▶ _WHAT THE EXERCISE ASKS_
Copy the data exactly.

+--

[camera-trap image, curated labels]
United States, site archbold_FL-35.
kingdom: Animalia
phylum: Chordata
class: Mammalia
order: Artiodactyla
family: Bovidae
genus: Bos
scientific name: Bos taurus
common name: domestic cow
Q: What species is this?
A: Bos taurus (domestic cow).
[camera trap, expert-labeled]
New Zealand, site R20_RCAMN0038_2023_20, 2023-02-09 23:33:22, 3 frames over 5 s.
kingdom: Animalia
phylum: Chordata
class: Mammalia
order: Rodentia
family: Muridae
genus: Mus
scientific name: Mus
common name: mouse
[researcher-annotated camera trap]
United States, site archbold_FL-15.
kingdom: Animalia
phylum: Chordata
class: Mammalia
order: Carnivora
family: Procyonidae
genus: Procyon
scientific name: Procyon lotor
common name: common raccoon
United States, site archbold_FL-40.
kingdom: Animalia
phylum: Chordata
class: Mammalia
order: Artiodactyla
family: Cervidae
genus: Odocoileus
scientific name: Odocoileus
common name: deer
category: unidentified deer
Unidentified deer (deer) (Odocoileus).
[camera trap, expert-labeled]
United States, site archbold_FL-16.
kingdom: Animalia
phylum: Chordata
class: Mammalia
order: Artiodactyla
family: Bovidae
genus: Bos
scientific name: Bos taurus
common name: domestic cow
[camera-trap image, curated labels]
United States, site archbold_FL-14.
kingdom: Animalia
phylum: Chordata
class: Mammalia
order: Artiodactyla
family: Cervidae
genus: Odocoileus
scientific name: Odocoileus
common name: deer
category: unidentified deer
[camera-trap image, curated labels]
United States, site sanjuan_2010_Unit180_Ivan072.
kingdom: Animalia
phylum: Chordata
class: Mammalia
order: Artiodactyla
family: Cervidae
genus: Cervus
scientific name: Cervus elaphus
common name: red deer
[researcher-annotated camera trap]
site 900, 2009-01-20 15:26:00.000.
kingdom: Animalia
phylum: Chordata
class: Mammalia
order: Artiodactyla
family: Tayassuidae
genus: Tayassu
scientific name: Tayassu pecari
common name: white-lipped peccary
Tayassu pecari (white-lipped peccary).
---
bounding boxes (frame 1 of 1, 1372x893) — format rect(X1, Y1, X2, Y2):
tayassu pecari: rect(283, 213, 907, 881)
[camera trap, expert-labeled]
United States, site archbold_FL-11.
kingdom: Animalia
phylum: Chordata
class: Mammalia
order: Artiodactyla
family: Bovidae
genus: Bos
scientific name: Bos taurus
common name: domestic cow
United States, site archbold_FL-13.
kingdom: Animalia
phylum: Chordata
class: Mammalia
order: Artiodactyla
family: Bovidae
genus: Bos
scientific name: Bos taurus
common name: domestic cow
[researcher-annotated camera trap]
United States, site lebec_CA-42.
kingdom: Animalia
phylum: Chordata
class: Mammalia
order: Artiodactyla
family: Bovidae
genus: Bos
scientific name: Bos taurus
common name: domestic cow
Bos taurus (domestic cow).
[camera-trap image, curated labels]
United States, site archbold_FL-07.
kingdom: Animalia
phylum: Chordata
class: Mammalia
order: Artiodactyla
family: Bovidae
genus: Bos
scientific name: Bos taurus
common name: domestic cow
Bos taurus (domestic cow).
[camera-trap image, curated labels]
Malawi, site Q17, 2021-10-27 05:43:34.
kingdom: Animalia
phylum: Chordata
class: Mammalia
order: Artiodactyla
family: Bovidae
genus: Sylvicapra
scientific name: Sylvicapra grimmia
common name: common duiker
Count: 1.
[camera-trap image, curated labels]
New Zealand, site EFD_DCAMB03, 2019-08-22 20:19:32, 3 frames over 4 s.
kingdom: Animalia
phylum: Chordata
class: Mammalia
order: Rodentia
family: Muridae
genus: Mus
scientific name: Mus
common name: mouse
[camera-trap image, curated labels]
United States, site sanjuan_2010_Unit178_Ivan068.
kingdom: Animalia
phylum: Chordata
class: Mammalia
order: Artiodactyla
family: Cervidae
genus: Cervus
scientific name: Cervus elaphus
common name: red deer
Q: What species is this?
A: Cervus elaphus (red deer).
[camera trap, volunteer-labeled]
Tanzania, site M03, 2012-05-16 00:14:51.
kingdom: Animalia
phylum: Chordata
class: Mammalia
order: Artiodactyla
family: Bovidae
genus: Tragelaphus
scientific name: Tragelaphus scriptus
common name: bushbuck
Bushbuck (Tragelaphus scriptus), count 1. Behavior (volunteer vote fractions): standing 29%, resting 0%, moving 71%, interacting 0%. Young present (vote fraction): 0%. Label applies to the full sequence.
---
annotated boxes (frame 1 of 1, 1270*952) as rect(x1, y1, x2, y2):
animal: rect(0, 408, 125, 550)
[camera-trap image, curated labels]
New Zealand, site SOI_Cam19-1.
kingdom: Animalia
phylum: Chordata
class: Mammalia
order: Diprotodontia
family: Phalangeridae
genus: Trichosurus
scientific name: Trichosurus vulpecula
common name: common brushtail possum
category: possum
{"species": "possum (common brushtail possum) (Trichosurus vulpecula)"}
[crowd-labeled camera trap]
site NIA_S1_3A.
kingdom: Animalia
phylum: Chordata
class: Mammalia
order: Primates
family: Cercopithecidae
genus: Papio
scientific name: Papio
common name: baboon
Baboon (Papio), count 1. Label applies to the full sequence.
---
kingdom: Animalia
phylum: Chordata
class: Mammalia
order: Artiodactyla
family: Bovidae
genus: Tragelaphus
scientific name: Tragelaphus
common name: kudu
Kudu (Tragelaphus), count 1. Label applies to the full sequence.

+--

▶ _RESULT BELOW_
[camera-trap image, curated labels]
United States, site archbold_FL-35.
kingdom: Animalia
phylum: Chordata
class: Mammalia
order: Artiodactyla
family: Bovidae
genus: Bos
scientific name: Bos taurus
common name: domestic cow
Q: What species is this?
A: Bos taurus (domestic cow).
[camera trap, expert-labeled]
New Zealand, site R20_RCAMN0038_2023_20, 2023-02-09 23:33:22, 3 frames over 5 s.
kingdom: Animalia
phylum: Chordata
class: Mammalia
order: Rodentia
family: Muridae
genus: Mus
scientific name: Mus
common name: mouse
[researcher-annotated camera trap]
United States, site archbold_FL-15.
kingdom: Animalia
phylum: Chordata
class: Mammalia
order: Carnivora
family: Procyonidae
genus: Procyon
scientific name: Procyon lotor
common name: common raccoon
United States, site archbold_FL-40.
kingdom: Animalia
phylum: Chordata
class: Mammalia
order: Artiodactyla
family: Cervidae
genus: Odocoileus
scientific name: Odocoileus
common name: deer
category: unidentified deer
Unidentified deer (deer) (Odocoileus).
[camera trap, expert-labeled]
United States, site archbold_FL-16.
kingdom: Animalia
phylum: Chordata
class: Mammalia
order: Artiodactyla
family: Bovidae
genus: Bos
scientific name: Bos taurus
common name: domestic cow
[camera-trap image, curated labels]
United States, site archbold_FL-14.
kingdom: Animalia
phylum: Chordata
class: Mammalia
order: Artiodactyla
family: Cervidae
genus: Odocoileus
scientific name: Odocoileus
common name: deer
category: unidentified deer
[camera-trap image, curated labels]
United States, site sanjuan_2010_Unit180_Ivan072.
kingdom: Animalia
phylum: Chordata
class: Mammalia
order: Artiodactyla
family: Cervidae
genus: Cervus
scientific name: Cervus elaphus
common name: red deer
[researcher-annotated camera trap]
site 900, 2009-01-20 15:26:00.000.
kingdom: Animalia
phylum: Chordata
class: Mammalia
order: Artiodactyla
family: Tayassuidae
genus: Tayassu
scientific name: Tayassu pecari
common name: white-lipped peccary
Tayassu pecari (white-lipped peccary).
---
bounding boxes (frame 1 of 1, 1372x893) — format rect(X1, Y1, X2, Y2):
tayassu pecari: rect(283, 213, 907, 881)
[camera trap, expert-labeled]
United States, site archbold_FL-11.
kingdom: Animalia
phylum: Chordata
class: Mammalia
order: Artiodactyla
family: Bovidae
genus: Bos
scientific name: Bos taurus
common name: domestic cow
United States, site archbold_FL-13.
kingdom: Animalia
phylum: Chordata
class: Mammalia
order: Artiodactyla
family: Bovidae
genus: Bos
scientific name: Bos taurus
common name: domestic cow
[researcher-annotated camera trap]
United States, site lebec_CA-42.
kingdom: Animalia
phylum: Chordata
class: Mammalia
order: Artiodactyla
family: Bovidae
genus: Bos
scientific name: Bos taurus
common name: domestic cow
Bos taurus (domestic cow).
[camera-trap image, curated labels]
United States, site archbold_FL-07.
kingdom: Animalia
phylum: Chordata
class: Mammalia
order: Artiodactyla
family: Bovidae
genus: Bos
scientific name: Bos taurus
common name: domestic cow
Bos taurus (domestic cow).
[camera-trap image, curated labels]
Malawi, site Q17, 2021-10-27 05:43:34.
kingdom: Animalia
phylum: Chordata
class: Mammalia
order: Artiodactyla
family: Bovidae
genus: Sylvicapra
scientific name: Sylvicapra grimmia
common name: common duiker
Count: 1.
[camera-trap image, curated labels]
New Zealand, site EFD_DCAMB03, 2019-08-22 20:19:32, 3 frames over 4 s.
kingdom: Animalia
phylum: Chordata
class: Mammalia
order: Rodentia
family: Muridae
genus: Mus
scientific name: Mus
common name: mouse
[camera-trap image, curated labels]
United States, site sanjuan_2010_Unit178_Ivan068.
kingdom: Animalia
phylum: Chordata
class: Mammalia
order: Artiodactyla
family: Cervidae
genus: Cervus
scientific name: Cervus elaphus
common name: red deer
Q: What species is this?
A: Cervus elaphus (red deer).
[camera trap, volunteer-labeled]
Tanzania, site M03, 2012-05-16 00:14:51.
kingdom: Animalia
phylum: Chordata
class: Mammalia
order: Artiodactyla
family: Bovidae
genus: Tragelaphus
scientific name: Tragelaphus scriptus
common name: bushbuck
Bushbuck (Tragelaphus scriptus), count 1. Behavior (volunteer vote fractions): standing 29%, resting 0%, moving 71%, interacting 0%. Young present (vote fraction): 0%. Label applies to the full sequence.
---
annotated boxes (frame 1 of 1, 1270*952) as rect(x1, y1, x2, y2):
animal: rect(0, 408, 125, 550)
[camera-trap image, curated labels]
New Zealand, site SOI_Cam19-1.
kingdom: Animalia
phylum: Chordata
class: Mammalia
order: Diprotodontia
family: Phalangeridae
genus: Trichosurus
scientific name: Trichosurus vulpecula
common name: common brushtail possum
category: possum
{"species": "possum (common brushtail possum) (Trichosurus vulpecula)"}
[crowd-labeled camera trap]
site NIA_S1_3A.
kingdom: Animalia
phylum: Chordata
class: Mammalia
order: Primates
family: Cercopithecidae
genus: Papio
scientific name: Papio
common name: baboon
Baboon (Papio), count 1. Label applies to the full sequence.
---
kingdom: Animalia
phylum: Chordata
class: Mammalia
order: Artiodactyla
family: Bovidae
genus: Tragelaphus
scientific name: Tragelaphus
common name: kudu
Kudu (Tragelaphus), count 1. Label applies to the full sequence.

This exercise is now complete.